For anyone looking to conduct a comprehensive WordPress stress test at a reasonable cost, we recommend starting here.
Here’s how to stress test a WordPress website using Loader.io.
Create a Free Account on Loader.io
To get started, go to the Loader.io website and register for a free account. Simply click the “Sign Up Now” button to get started.
You will then be able to see the tool’s several pricing tiers.
Please choose the “free” pricing plan.
Following that, you can enter your information to create a new account.
Loader.io requires the company name, email address, and password. Simply check the reCaptcha box after entering this data and click “Sign Up.”
An email for verification was also sent to you. To verify your account, just check your mailbox and click the email link.
Adding a New Loader.io Host
After that, you can specify a target host by choosing the ‘+ New Host‘ button.
Press the “new host” button.
You must then type in your domain name. Once that’s done, simply click “Next: Verify.”
You must then validate your domain. For this, you can utilize HTTP or DNS verification..
In this tutorial, we will use the ‘Verify over HTTP’ option to download the verification file. The file will be saved to your computer as soon as you click the “download” link.
After downloading the file, you must upload it to your website’s root location.. Usually, this is referred to as the “public_html” subdirectory.
Use FileZilla or another FTP client of your choice to upload the file.
After uploading the file, you can return to the Loader.io website and choose the “Verify” option.
There should be a success message upon verification.
After that, you need to click the “New Test” button to start creating a stress test for your website.
Create a test
You can alter the settings for your stress test on the next screen. You can start by giving your test a name.
The next step is to select the test type. On Loader.io, three test types are accessible and comprise:
Clients per test: This allows you to test how your website will perform when a specific number of visitors arrive and remain for a set amount of time. It is adjustable in terms of both length and quantity of clients.
Maintain client load: In this sort of test, the number of clients is kept constant throughout the whole test. It puts your website through stress testing over a set period of time with a steady load.
Clients requests per second: In this scenario, your website will be tested for a predetermined quantity of customer requests per second.
You will see the Client Requests options if you scroll down. It is not necessary to make any changes while utilizing the default settings for general testing.
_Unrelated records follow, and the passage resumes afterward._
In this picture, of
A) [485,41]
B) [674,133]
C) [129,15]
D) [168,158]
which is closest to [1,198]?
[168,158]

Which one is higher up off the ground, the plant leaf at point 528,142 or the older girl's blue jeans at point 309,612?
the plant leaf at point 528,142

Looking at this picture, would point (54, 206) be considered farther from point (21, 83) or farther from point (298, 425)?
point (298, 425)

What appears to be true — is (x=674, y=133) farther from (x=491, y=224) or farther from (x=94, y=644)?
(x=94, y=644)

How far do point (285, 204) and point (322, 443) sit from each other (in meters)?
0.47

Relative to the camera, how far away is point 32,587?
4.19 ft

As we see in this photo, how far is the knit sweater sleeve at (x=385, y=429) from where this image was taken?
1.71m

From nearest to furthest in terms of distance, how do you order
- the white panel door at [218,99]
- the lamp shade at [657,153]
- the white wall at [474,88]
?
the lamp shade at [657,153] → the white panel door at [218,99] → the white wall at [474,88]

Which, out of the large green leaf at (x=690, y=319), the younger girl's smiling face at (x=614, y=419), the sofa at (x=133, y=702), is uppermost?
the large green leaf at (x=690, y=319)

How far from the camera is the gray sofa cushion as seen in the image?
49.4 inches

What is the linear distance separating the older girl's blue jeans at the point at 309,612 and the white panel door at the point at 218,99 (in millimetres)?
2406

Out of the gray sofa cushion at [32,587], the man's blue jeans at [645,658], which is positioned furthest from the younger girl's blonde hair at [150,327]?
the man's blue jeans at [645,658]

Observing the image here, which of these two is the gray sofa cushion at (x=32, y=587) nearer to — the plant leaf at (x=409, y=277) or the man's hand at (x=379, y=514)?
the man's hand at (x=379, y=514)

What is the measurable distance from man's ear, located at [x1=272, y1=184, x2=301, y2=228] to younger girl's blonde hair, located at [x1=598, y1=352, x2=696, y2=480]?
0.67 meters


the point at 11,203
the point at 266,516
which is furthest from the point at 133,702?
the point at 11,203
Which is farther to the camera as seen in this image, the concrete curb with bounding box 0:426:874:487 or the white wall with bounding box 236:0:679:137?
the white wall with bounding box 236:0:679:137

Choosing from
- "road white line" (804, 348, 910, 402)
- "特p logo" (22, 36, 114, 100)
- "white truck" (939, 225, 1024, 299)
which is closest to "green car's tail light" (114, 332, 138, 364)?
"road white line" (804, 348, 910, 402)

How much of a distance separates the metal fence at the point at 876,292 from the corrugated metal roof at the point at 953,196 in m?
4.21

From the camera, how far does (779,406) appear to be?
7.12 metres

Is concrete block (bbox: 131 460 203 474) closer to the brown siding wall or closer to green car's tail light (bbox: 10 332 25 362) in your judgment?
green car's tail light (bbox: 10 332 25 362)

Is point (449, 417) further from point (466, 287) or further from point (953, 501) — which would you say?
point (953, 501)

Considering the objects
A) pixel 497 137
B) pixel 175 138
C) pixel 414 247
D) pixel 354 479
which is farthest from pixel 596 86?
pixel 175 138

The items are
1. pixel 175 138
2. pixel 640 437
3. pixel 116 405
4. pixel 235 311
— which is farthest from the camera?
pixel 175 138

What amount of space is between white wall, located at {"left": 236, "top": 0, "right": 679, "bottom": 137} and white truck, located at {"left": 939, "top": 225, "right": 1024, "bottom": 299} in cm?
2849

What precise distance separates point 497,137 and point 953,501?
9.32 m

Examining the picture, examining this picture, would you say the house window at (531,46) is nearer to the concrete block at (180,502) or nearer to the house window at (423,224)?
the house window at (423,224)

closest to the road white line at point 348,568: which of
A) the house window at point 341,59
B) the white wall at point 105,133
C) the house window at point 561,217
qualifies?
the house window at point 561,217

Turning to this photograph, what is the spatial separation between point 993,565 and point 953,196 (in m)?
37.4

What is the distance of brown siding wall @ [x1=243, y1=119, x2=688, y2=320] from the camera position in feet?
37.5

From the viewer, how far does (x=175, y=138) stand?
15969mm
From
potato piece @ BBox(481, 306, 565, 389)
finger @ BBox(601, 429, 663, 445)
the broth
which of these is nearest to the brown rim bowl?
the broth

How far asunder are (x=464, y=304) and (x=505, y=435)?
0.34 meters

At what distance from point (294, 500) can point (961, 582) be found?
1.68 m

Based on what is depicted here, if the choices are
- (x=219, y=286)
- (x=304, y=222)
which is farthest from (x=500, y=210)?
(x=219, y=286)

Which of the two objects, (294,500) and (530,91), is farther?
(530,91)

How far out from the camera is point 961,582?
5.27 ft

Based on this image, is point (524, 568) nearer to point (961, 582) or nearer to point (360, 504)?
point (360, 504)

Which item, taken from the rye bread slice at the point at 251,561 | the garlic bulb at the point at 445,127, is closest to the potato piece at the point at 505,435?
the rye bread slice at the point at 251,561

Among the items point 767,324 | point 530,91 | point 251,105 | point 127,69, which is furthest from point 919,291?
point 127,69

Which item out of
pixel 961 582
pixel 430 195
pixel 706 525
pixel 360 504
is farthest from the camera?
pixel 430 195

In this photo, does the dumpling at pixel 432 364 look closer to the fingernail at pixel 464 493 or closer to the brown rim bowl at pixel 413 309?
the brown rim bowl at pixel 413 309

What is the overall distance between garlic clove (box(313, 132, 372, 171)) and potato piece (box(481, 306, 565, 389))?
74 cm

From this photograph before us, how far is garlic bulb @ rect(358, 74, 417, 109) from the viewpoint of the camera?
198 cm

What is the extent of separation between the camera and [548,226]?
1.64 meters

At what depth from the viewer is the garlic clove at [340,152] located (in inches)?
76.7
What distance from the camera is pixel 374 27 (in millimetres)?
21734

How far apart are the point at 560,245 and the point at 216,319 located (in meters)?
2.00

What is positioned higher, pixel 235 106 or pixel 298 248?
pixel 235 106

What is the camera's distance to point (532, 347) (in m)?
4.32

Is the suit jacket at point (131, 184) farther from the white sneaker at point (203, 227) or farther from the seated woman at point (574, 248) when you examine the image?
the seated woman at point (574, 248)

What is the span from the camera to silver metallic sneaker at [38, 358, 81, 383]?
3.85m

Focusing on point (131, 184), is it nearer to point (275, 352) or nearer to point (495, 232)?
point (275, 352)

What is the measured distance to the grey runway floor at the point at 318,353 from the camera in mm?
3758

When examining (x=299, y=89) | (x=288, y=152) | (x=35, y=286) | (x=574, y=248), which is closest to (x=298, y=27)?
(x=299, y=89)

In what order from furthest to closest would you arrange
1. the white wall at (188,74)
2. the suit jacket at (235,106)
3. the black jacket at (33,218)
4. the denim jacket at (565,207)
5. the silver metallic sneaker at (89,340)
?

Your WordPress website is now ready to undergo a stress test. Please press the “Run test” button.
Analyze Your Stress Test Results
Your website will undergo a stress test, and Loader.io will gather the results. After then, you can examine them to see how your website functions when there is a lot of traffic.
For example, you can begin by examining the average response time. The quicker your website loads, the smaller the reaction time.
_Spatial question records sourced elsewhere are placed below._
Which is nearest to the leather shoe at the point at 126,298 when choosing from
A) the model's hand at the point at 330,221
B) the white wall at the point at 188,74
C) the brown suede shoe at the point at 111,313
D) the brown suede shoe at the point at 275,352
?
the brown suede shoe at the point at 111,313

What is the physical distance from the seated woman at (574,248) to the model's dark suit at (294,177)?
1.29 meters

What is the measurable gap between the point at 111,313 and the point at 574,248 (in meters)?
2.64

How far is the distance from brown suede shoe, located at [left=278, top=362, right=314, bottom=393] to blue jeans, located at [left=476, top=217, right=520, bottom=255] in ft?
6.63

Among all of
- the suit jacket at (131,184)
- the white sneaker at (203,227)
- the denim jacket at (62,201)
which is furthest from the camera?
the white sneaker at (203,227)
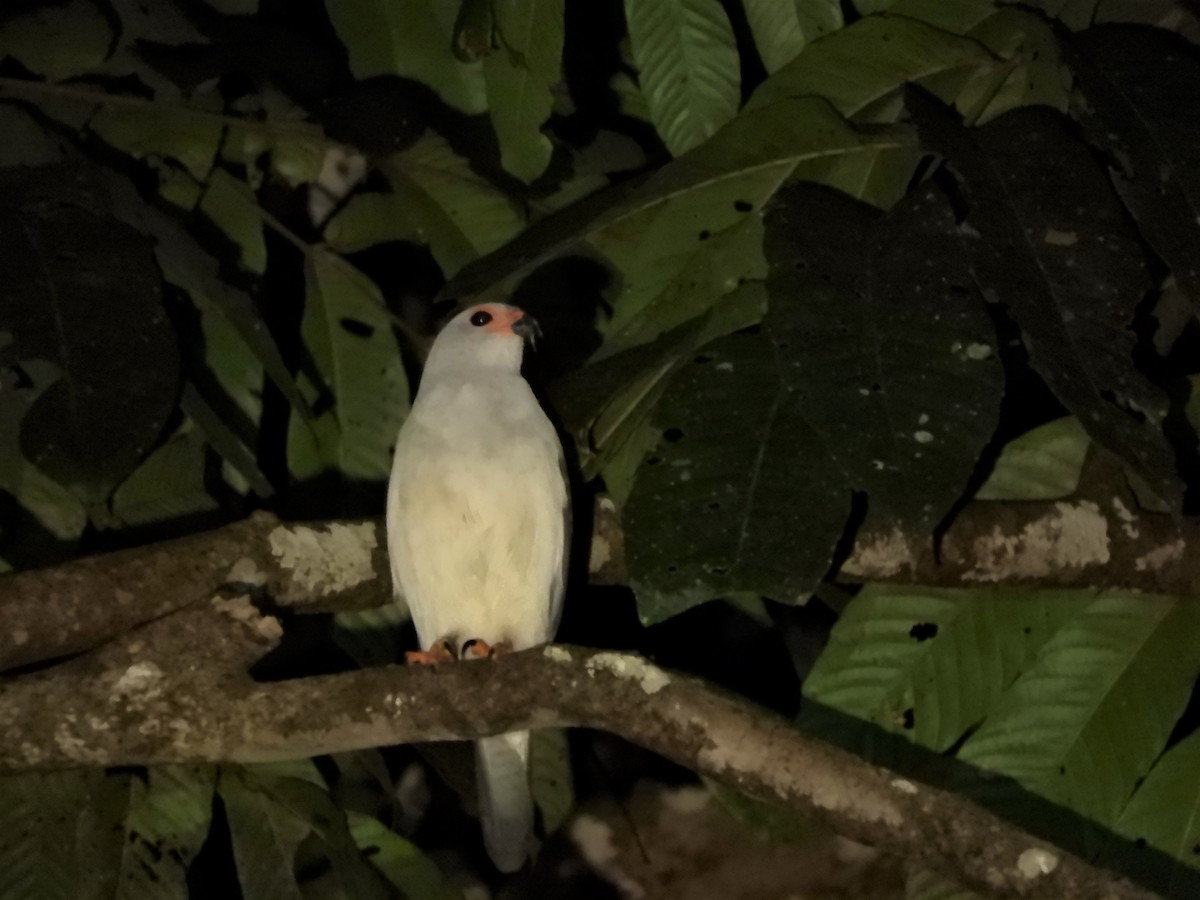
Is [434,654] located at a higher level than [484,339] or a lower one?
lower

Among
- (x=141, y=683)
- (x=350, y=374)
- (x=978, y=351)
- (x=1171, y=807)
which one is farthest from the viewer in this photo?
(x=350, y=374)

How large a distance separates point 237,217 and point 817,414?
5.93 ft

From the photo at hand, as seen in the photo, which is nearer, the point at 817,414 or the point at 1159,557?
the point at 817,414

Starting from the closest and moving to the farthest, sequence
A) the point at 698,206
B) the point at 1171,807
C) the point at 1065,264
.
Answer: the point at 1065,264 < the point at 1171,807 < the point at 698,206

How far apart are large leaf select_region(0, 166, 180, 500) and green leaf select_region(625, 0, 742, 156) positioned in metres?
1.09

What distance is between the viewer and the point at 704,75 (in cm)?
323

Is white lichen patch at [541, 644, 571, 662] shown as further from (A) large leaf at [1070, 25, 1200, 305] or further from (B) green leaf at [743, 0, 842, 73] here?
(B) green leaf at [743, 0, 842, 73]

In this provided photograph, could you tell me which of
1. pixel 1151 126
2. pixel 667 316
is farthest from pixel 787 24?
pixel 1151 126

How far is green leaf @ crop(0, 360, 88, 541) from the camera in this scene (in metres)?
2.90

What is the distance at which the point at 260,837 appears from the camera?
2.98 metres

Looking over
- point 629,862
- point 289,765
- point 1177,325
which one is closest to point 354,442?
point 289,765

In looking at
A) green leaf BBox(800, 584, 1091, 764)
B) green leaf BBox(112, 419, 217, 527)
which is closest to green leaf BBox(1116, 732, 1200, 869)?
green leaf BBox(800, 584, 1091, 764)

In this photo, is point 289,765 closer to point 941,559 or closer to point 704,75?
point 941,559

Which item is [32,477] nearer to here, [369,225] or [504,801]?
[369,225]
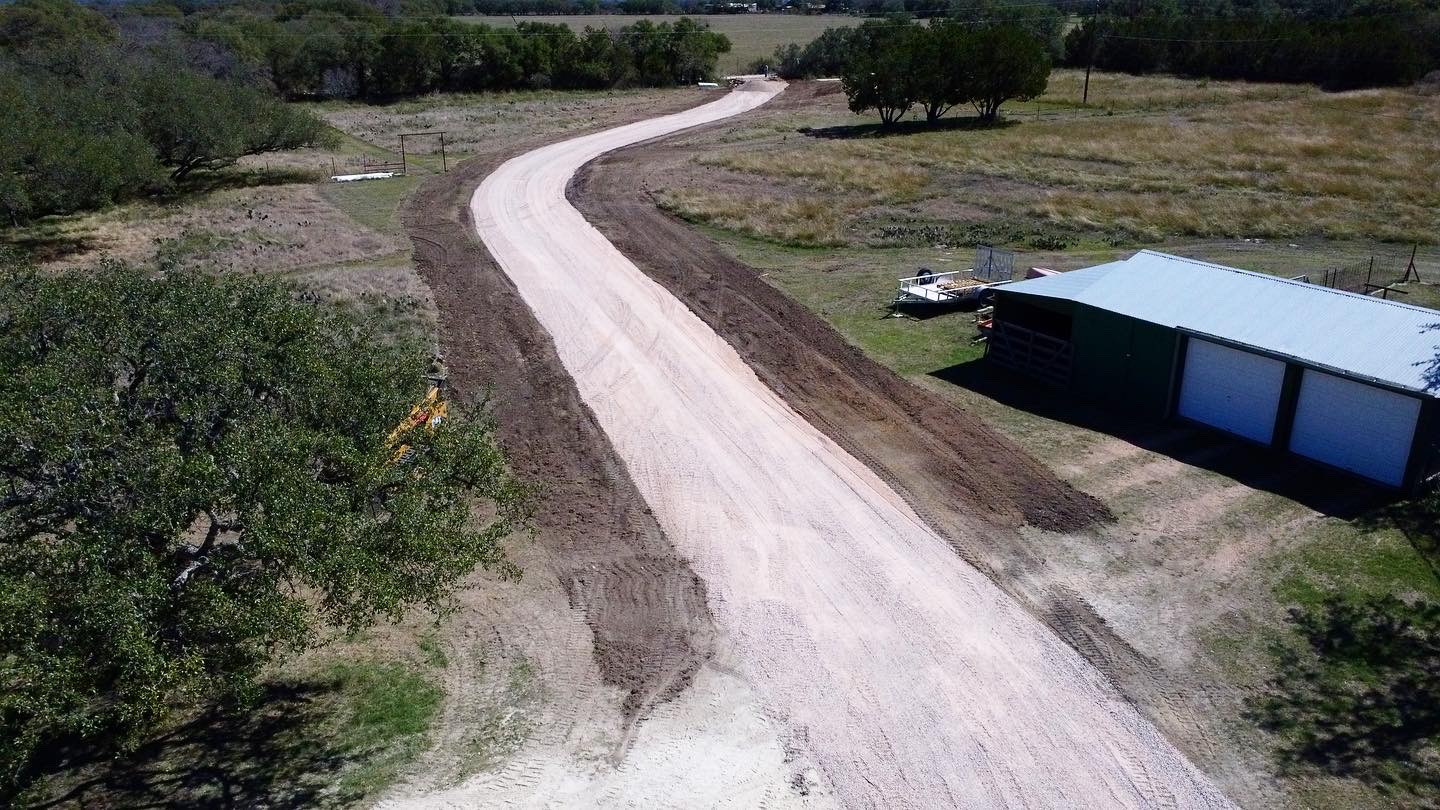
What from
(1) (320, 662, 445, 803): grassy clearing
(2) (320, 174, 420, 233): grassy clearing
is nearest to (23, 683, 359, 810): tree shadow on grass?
(1) (320, 662, 445, 803): grassy clearing

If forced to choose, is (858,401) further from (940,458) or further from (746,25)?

The following image shows that when 250 clients visited the website for one minute, the average response time was 590 milliseconds, or 0.59 seconds:
However, 10.489 seconds, or 10489 ms, was the greatest response time that was observed. Now you can notice when the response time jumps in relation to the amount of clients by looking at the graph below.
You can use these insights to get a general picture of how your website will function at a given visitor count.
This step can now be repeated in order to run additional tests with various situations. For example, experiment with raising the number of clients, varying the test types, and testing the time.
Our websites can only withstand so much stress before failing, just like humans can only withstand so much before losing it all.
So, be kind to your WordPress website and perform a load or stress test before going public to determine how much load your site can comfortably bear.